**What is being asked:**
In the data below, find the line containing "Dragonfly Galaxy S8", then set down that line and every later line up to and including the line containing "Agrosaveti---Proizvodnja-kozjih-sireva---02", exactly.

**Dataset:**

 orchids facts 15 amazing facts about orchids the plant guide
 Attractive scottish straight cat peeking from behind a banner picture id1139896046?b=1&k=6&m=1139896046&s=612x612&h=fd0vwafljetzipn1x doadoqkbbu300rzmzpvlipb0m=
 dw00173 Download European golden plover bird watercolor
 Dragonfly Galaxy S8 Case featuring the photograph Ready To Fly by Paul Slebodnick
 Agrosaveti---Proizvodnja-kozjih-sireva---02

---

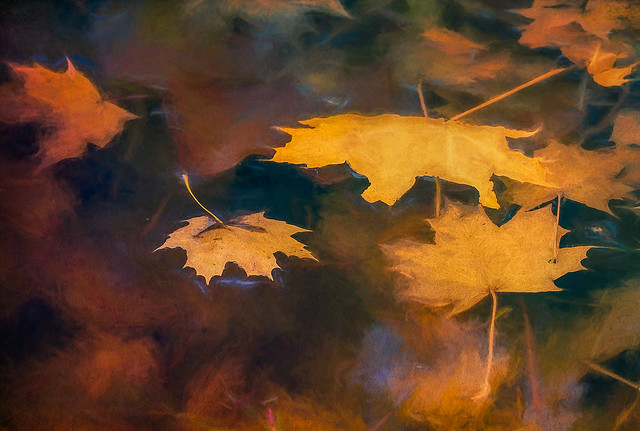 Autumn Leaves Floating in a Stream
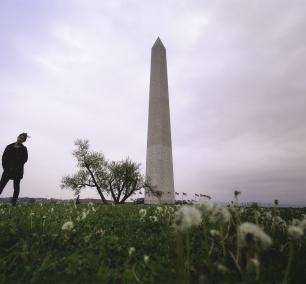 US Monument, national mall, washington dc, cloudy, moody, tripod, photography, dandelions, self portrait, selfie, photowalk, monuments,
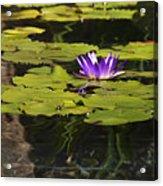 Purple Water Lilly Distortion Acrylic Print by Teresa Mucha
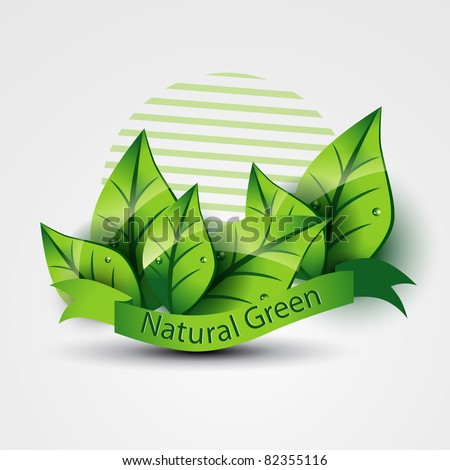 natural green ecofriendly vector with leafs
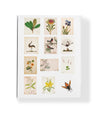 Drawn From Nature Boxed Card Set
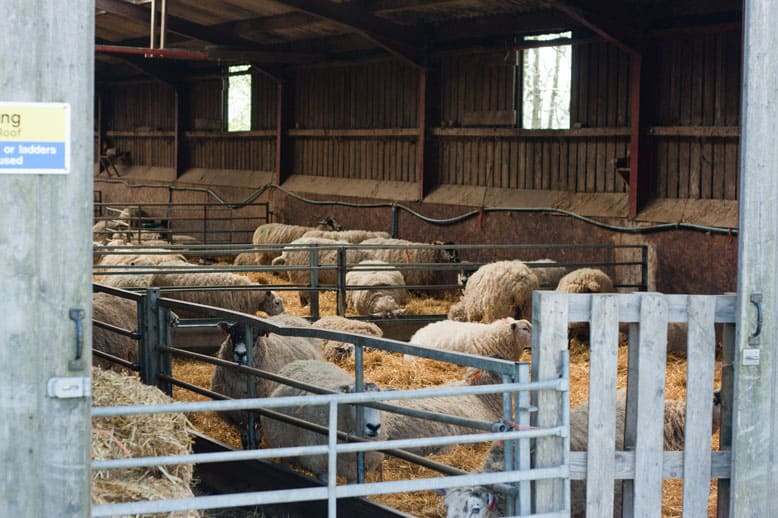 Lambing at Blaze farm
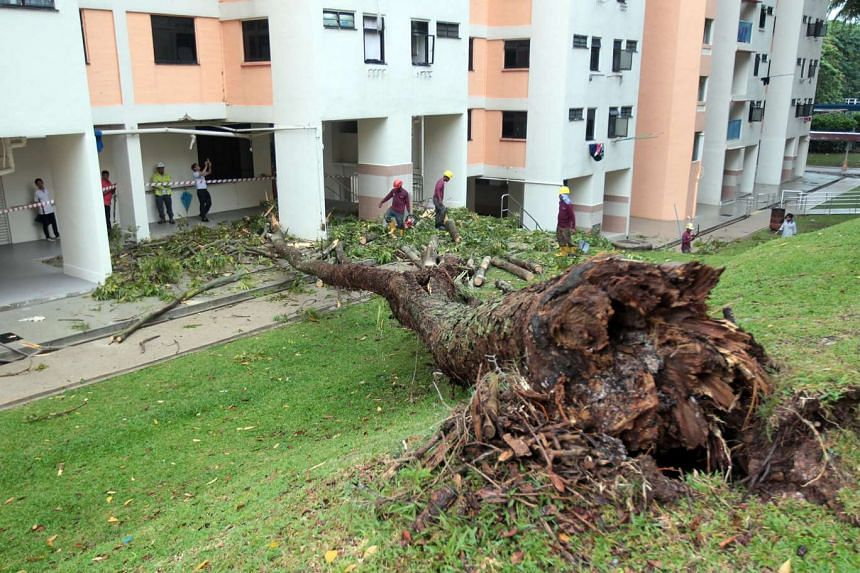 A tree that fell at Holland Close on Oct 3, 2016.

* * *

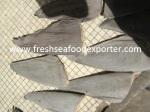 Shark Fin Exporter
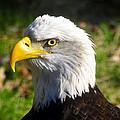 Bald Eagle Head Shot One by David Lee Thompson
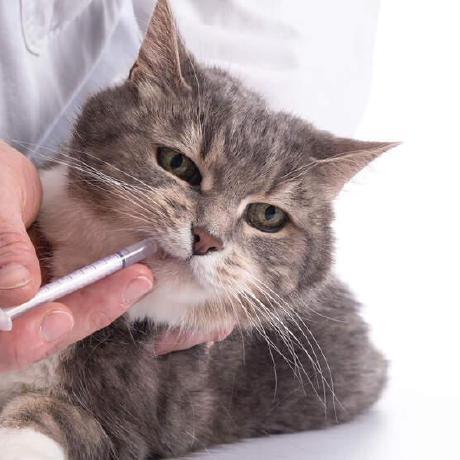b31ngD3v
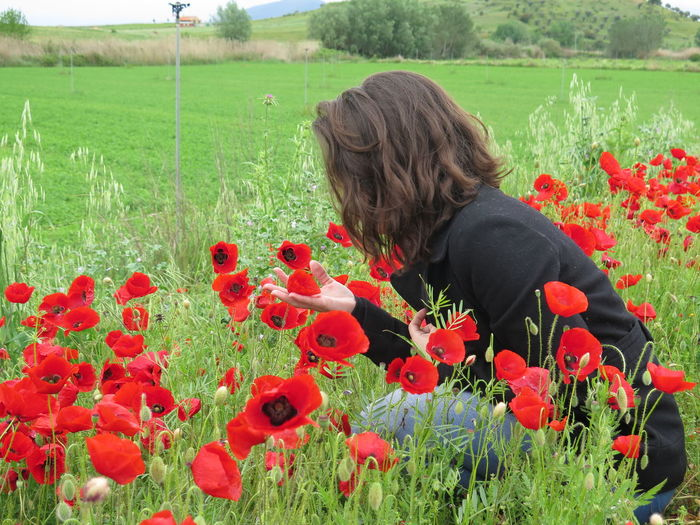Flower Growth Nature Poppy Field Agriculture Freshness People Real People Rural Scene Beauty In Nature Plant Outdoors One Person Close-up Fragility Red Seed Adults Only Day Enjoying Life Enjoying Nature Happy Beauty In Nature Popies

**Reply:**
 Dragonfly Galaxy S8 Case featuring the photograph Ready To Fly by Paul Slebodnick
 Agrosaveti---Proizvodnja-kozjih-sireva---02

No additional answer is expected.